Texto mostrado:
————

Courtney Bercan es enfermera en el Dignity I, uno de los barcos de búsqueda y rescate que Médicos Sin Fronteras (MSF) tiene desplegados en el Mediterráneo central y desde el que ofrecen ayuda a quienes arrojan su vida buscando un futuro mejor. A bordo de este barco escribe este conmovedor artículo para Ethic.

Estoy sentada en la cubierta del Dignity I mientras salimos del puerto de Malta. Estoy entusiasmada y nerviosa y, como siempre cuando se empieza en un nuevo proyecto, un poco inquieta. Si todo va según lo previsto, en 20 horas llegaremos a la zona de búsqueda y rescate, un área situada en aguas internacionales, fuera de las costas libias.

Repaso todas las situaciones médicas que se podrían presentar y trato de anticiparme preguntándome cómo les haría frente. ¿Cómo podremos gestionar una situación en la que haya un gran número víctimas? ¿Cómo actuamos cuando una mujer se ponga de parto? ¿Revisé la nevera de las vacunas esta mañana? Inspecciono los medicamentos incluidos en el kit de reanimación y pienso en cómo los administraré si los necesitamos. Verifico todos los protocolos y escribo una lista de temas a revisar.

————

Extractos de datos:
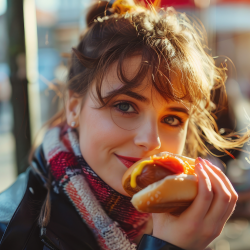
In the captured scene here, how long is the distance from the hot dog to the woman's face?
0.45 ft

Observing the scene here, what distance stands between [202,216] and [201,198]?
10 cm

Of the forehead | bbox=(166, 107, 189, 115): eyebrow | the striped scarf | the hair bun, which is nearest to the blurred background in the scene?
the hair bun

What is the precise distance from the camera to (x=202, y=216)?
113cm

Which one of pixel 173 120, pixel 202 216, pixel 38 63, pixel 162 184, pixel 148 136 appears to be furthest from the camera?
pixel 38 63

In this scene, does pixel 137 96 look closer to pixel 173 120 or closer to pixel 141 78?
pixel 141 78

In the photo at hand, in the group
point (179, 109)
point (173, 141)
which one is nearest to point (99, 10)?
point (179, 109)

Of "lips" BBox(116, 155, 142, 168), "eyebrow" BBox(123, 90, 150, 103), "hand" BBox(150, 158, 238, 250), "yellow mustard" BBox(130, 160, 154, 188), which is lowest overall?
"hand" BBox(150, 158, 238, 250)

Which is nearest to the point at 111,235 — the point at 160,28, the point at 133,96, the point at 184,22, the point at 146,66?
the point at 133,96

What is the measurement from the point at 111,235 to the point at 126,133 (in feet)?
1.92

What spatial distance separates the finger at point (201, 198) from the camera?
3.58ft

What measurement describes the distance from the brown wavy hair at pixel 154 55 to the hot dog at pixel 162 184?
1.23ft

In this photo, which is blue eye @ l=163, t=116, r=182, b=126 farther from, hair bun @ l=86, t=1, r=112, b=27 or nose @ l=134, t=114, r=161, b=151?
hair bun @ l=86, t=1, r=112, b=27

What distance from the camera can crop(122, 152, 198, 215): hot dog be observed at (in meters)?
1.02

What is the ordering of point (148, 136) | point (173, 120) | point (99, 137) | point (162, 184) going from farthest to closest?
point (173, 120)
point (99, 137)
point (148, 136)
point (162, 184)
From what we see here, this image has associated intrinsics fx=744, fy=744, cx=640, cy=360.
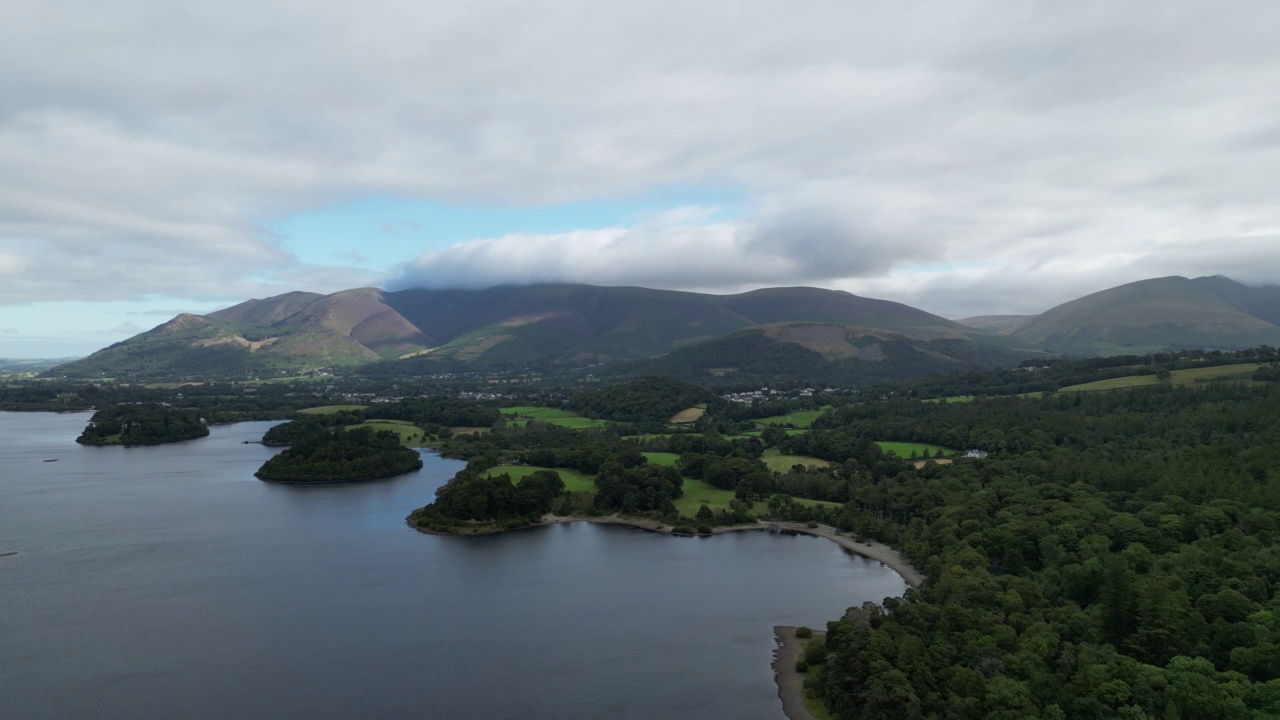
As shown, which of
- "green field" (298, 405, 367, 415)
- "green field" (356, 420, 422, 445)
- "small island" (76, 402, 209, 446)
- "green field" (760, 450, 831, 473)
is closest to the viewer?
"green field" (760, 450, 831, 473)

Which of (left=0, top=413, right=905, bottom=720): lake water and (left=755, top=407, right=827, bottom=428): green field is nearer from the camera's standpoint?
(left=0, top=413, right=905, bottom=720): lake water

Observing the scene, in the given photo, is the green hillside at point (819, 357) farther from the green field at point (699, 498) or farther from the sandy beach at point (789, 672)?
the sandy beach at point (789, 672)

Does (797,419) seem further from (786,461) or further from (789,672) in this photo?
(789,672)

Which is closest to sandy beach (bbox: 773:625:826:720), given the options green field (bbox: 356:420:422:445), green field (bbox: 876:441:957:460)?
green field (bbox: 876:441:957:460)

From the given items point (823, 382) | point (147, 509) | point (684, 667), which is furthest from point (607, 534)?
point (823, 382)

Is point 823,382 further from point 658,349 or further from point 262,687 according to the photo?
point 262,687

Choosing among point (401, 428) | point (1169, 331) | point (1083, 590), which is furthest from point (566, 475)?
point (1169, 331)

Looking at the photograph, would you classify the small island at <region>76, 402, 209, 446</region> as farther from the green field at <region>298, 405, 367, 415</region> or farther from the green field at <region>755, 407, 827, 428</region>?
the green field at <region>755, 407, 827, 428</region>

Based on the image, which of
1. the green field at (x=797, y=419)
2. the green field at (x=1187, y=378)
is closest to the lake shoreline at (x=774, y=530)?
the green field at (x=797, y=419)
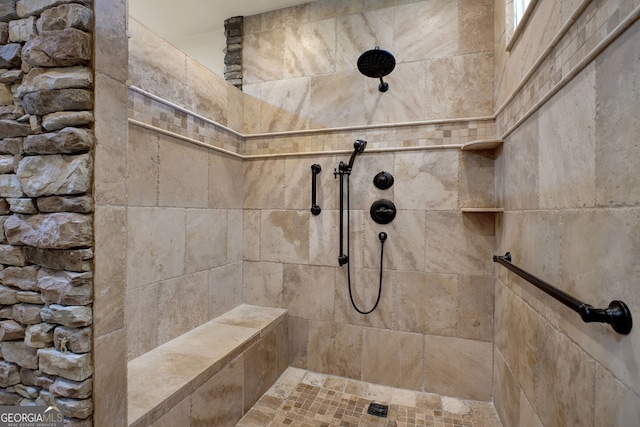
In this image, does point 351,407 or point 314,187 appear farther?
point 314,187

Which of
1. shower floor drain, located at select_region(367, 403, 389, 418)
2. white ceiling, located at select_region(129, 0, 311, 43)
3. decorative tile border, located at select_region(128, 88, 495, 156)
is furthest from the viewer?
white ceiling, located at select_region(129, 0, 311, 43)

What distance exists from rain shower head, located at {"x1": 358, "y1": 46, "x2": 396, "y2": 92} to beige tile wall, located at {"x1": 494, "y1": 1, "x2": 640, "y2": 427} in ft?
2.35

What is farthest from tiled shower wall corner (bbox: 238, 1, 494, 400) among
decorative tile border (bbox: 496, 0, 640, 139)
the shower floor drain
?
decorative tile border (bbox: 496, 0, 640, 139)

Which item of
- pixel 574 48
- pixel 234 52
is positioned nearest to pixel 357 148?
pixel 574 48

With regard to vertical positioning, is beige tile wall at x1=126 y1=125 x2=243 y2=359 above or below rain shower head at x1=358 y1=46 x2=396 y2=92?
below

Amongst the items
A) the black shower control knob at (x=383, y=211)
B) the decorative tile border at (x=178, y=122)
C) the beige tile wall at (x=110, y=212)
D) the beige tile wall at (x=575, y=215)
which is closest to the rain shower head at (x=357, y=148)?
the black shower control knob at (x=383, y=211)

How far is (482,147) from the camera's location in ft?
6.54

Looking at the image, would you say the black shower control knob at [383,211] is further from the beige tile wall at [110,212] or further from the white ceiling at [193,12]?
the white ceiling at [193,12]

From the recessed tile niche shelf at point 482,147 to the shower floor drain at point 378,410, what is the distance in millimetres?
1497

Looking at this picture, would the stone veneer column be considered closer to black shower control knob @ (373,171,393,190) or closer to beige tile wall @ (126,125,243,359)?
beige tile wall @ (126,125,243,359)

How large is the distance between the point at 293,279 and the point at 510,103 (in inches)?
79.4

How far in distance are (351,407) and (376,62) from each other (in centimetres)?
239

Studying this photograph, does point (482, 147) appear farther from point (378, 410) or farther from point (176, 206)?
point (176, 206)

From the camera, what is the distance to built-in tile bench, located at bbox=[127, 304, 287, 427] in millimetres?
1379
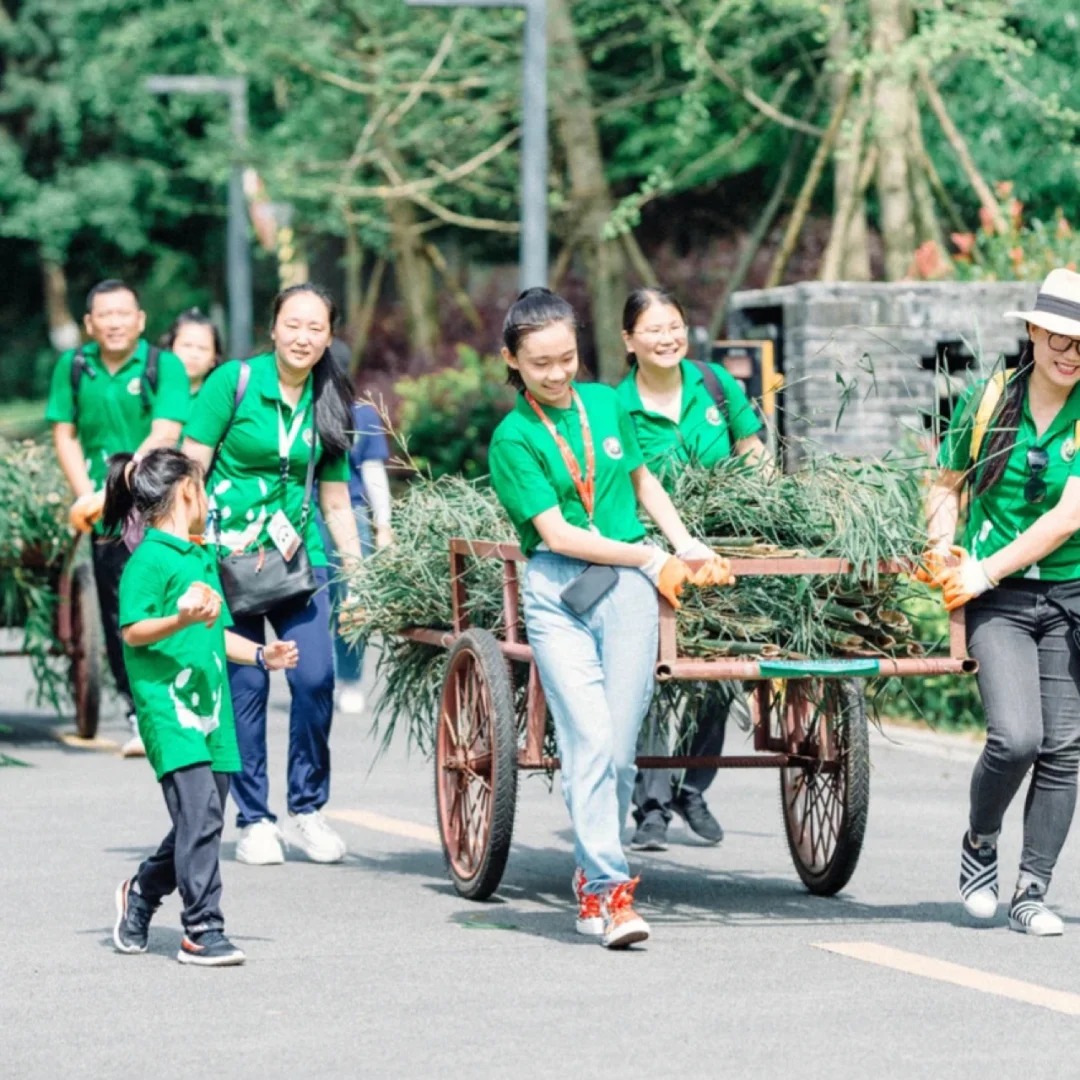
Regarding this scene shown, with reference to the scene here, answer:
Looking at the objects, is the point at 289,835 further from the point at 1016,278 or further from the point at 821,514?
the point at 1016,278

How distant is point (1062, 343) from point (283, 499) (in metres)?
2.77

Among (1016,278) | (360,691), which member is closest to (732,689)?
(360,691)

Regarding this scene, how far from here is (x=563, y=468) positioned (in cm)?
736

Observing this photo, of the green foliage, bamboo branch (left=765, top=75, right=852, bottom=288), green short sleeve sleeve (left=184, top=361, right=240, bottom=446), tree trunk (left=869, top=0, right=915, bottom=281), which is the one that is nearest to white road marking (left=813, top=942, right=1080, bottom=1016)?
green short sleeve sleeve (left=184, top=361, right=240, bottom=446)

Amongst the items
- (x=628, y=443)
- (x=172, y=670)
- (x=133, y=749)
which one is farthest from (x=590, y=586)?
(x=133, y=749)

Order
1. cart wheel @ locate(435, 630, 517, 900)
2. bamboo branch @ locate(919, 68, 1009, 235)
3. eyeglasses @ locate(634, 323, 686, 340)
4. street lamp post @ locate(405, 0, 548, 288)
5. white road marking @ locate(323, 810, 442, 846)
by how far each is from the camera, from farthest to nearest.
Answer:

————

Tu tarea: Según el texto mostrado, ¿en cuántas horas está previsto que el Dignity I llegue a la zona de búsqueda y rescate tras salir del puerto de Malta?

Ejercicio resuelto: En 20 horas, si todo va según lo previsto.